Even with the positive research results concerning this model of supporting woman, it is still only experienced by a very few. Care providers are becoming more specialised and therefore women are more likely to receive fragmented care from different carers 16. This form of fragmented care can be a barrier to establishing a safe, trusting environment where women feel equal and empowered to disclose their thoughts and choices around their care 17.
My second proposal addresses barriers to achieving gender equity in our health system. Decisions relating to women’s care should be facilitated with the inclusion of the community it directly relates to. This is referred to as ‘subsidiarity’ and involves the participation and willingness of people to contribute to the consultation process, while keeping in mind the principle of the common good 18. Involvement may include advisory groups within professional employment, joining and being active with the Australian College of Midwives, offering time to projects with the International Confederation of midwives and getting involved with non-government organisations like Human Rights in Childbirth.
It is imperative to increase the involvement of midwives in policy and decision-making forums on an institutional, national and international level 11. By being a part of larger organisations, we can advocate for health care policy development, planning, and funding that promotes human rights in childbirth and supports gender equity in places where decisions are made. This advocacy gives a voice to those who often do not have the capacity to be heard in a particular setting 19.

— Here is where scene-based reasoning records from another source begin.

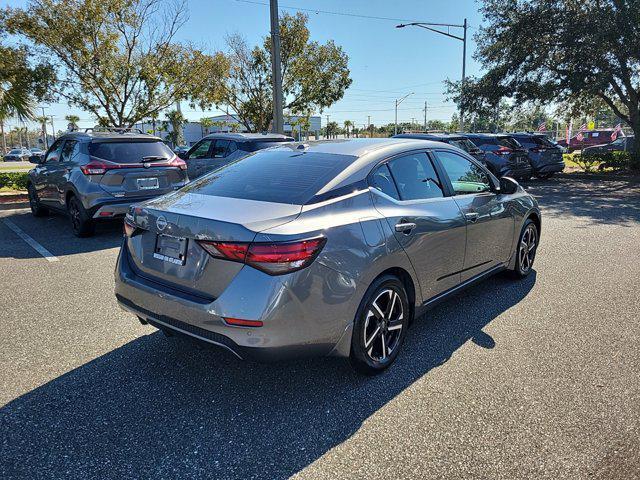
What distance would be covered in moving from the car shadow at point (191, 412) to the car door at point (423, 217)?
575 mm

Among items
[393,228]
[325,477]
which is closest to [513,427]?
[325,477]

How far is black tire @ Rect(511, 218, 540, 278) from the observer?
5.21 meters

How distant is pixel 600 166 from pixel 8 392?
2047 centimetres

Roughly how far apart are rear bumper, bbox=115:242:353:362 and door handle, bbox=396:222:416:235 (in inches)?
28.4

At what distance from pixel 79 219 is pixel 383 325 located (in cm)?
612

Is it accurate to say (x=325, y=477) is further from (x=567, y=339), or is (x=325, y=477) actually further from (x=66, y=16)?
(x=66, y=16)

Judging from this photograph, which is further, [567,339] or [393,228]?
[567,339]

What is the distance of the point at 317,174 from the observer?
3377 mm

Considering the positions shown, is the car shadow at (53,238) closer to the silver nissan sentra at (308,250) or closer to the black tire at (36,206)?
the black tire at (36,206)

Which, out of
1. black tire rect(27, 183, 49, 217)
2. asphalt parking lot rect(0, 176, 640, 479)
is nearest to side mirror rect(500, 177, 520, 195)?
asphalt parking lot rect(0, 176, 640, 479)

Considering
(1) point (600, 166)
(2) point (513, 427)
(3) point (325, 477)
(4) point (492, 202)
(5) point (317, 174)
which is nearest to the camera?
(3) point (325, 477)

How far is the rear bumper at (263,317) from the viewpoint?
2664mm

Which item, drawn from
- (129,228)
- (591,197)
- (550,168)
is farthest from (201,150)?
(550,168)

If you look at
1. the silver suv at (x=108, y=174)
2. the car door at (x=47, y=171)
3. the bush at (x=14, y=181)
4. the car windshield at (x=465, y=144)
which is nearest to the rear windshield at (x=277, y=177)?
the silver suv at (x=108, y=174)
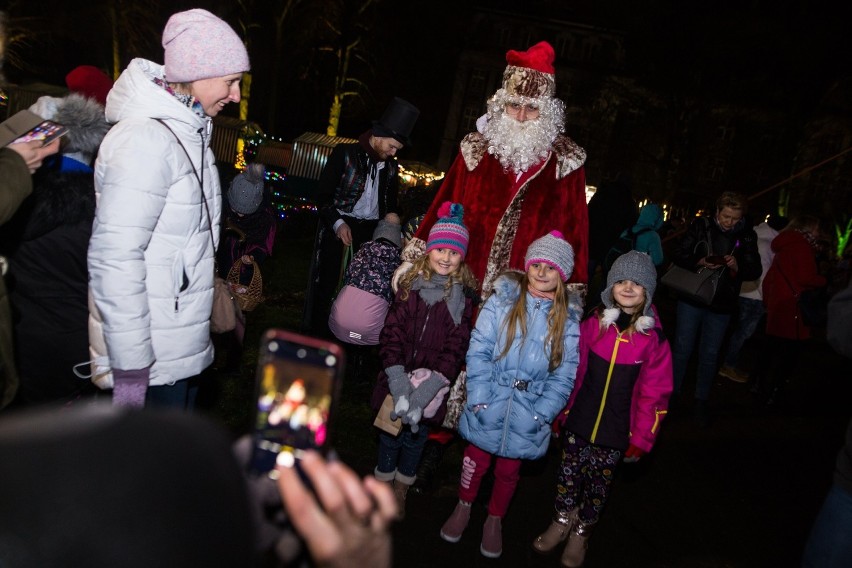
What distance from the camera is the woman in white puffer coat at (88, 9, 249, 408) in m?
2.29

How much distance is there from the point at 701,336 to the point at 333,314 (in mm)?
3680

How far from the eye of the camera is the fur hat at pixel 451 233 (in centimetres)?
385

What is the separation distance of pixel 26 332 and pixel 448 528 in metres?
2.58

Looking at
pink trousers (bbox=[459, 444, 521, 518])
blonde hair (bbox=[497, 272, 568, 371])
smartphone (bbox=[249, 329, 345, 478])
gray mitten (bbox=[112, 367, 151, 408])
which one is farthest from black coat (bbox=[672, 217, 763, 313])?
smartphone (bbox=[249, 329, 345, 478])

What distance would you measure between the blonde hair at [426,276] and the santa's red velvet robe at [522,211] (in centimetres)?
35

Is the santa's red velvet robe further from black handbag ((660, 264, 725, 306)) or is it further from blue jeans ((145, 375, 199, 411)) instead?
blue jeans ((145, 375, 199, 411))

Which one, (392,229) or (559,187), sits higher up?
(559,187)

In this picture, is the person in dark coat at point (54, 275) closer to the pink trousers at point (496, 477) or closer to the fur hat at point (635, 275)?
the pink trousers at point (496, 477)

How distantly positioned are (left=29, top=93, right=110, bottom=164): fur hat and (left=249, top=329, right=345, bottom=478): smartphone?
83.5 inches

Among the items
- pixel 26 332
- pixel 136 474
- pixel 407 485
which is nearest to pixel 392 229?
pixel 407 485

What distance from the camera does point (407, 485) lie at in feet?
13.0

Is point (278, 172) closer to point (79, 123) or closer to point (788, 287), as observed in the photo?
point (788, 287)

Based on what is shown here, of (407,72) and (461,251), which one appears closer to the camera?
(461,251)

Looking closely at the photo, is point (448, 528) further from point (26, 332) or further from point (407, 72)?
point (407, 72)
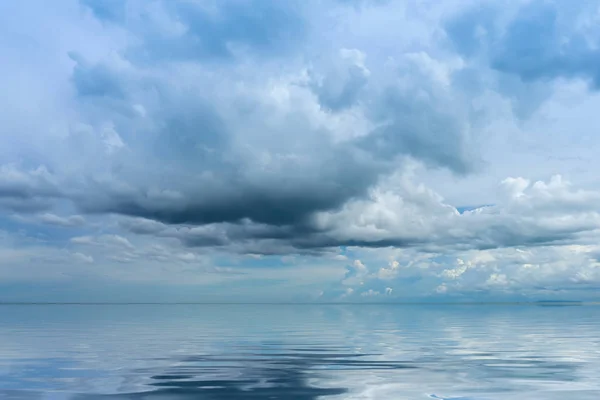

A third solution is community engagement. This is an action or process to build relationships with the intention of benefitting the values of a community or group brought together by location, interest, circumstances or vision 20. We can come together as a global family to care for the common good by generating a strong sense of solidarity and connection to offer women a louder voice to address the disparities of those whose rights are extremely compromised. This leads to improved outcomes for communities 21 and stimulates greater international collaboration to attain the UN’s Social Development Goals. Professionals are also able to acquire new skills through mutual learning to bring back to their home environments 11.
There are many maternity care engagements internationally to be involved in, particularly in third world countries where resources are lacking, and where women are often not receiving the needed treatment. These engagements may be ‘on the ground’ clinical support, but we can also utilise our own networks to advocate for these people and promote their needs and procurement of resources to improve women’s chances of flourishing within these populations. Some organisations I have become involved in include Birth For Humankind (Melbourne), Birth Time: the documentary (Australia), Loas Birthwork (Loas) and Bumi Sehat (Indonesia).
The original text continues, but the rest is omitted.